Advancements in applications provide value by enabling increased user productivity or enhanced quality of life. Examples of previous innovations in applications include: the spreadsheet, email and web browser.
Systems' innovations combine multiple sub-elements and components together to enable the delivery of new value. Examples of previous systems innovations include the MP3 player, the artificial heart and the radio telescope.
Components represent basic building blocks for most engineered systems. By themselves, components are not typically consumed by end-users and they must be assembled together with other components to provide complete solutions. Examples of previous component innovations include: Micro-Electro-Mechanical Systems (MEMS)-based accelerometers, Sigma-Delta Analog to Digital Converters (ADC) and Optical Add-Drop Multiplexer (OADM).
Novel devices employ unique physical principles that enable broad advances in technology and industry. They often represent fundamental scientific and technological building blocks that require significant integration with other advanced technologies to provide commercial value. Examples of previous innovations in the device field include: the transistor, the thermocouple and Light Emitting Devices (LED).

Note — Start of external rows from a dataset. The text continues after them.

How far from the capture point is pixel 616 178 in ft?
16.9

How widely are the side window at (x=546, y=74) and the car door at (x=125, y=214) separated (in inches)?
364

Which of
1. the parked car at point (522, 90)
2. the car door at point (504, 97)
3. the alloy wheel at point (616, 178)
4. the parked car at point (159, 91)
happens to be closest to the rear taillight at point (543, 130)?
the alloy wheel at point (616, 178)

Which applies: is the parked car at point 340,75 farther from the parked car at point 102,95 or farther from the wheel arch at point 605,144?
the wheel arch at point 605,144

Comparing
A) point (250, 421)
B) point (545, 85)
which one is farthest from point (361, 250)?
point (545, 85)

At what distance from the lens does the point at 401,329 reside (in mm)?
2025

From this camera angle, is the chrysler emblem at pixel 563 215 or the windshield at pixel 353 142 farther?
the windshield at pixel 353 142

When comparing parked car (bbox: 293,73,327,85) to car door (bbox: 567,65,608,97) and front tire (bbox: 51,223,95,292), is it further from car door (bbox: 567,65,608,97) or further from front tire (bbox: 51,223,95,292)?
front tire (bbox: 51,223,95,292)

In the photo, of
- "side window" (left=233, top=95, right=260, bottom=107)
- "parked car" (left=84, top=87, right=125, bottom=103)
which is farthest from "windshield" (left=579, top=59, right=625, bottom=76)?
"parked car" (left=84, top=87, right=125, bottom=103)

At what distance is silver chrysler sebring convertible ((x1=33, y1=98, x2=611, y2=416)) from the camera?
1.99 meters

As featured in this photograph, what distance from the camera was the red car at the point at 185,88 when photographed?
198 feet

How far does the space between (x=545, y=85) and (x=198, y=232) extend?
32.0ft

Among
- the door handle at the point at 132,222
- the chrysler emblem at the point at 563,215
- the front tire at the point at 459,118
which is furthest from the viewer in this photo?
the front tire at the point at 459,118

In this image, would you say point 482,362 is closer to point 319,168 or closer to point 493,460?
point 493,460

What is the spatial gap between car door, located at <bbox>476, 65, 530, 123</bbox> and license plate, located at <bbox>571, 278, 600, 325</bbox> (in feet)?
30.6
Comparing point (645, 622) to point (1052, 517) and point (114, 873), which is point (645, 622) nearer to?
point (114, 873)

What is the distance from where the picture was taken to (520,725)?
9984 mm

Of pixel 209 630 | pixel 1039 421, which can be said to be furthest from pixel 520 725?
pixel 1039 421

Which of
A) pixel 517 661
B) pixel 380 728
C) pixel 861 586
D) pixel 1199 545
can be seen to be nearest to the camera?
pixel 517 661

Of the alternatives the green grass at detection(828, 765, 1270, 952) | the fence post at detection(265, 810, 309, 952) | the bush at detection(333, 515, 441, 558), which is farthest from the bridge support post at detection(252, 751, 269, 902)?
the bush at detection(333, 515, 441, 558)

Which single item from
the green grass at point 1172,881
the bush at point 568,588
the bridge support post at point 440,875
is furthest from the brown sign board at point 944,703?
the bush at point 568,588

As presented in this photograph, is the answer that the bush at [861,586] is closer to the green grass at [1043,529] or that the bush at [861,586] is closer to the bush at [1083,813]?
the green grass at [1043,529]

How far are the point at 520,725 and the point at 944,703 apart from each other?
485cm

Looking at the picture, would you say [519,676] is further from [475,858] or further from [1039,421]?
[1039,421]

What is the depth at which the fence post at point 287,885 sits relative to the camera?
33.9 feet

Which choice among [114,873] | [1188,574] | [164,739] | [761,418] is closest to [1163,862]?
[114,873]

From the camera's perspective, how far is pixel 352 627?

The Nanotechnology, Advanced Materials and Manufacturing (NM) topic addresses innovations and development of new materials, devices, machines, structures and manufacturing processes for the advancement of the competitive nature and state of the art for U.S. industry. NM includes materials and manufacturing technologies such as electronic materials and processes, high-temperature materials, structural materials, coatings, composites, nanomanufacturing, printing, patterning and lithography, machining, casting, joining, additive manufacturing, self-assembly, and other related research areas. The NM program seeks to support high-risk, high-payoff innovative technologies with the potential for significant impact on business, consumers, and society, thereby catalyzing new business opportunities for small businesses in today's global marketplace. NSF is committed to supporting scientific discoveries to benefit society and to emphasize private sector commercialization. Novel technologies aimed at achieving increased performance, reduced cost, and/or new functions or applications are of great interest.
The Nanotechnology subtopic addresses the creation and use of functional materials, devices, and systems with novel properties and functions that are achieved through the control of matter at a submicroscopic scale (from a fraction of nanometer to about 100 nm). Proposals should be market-driven and identify the end users of the proposed technology, and the proposed pathway to commercialization.
The Advanced Materials subtopic addresses the research and development of new materials and systems that have the potential for revolutionary changes and paradigm shifts in U.S. industry. Proposals should be market-driven and identify the end users of the proposed technology, and the proposed pathway to commercialization.
The manufacturing subtopic addresses manufacturing innovations that improve the efficiency and competitiveness of the nation's manufacturing sector. Proposals should be market-driven and identify the end users of the proposed technology, and the proposed pathway to commercialization.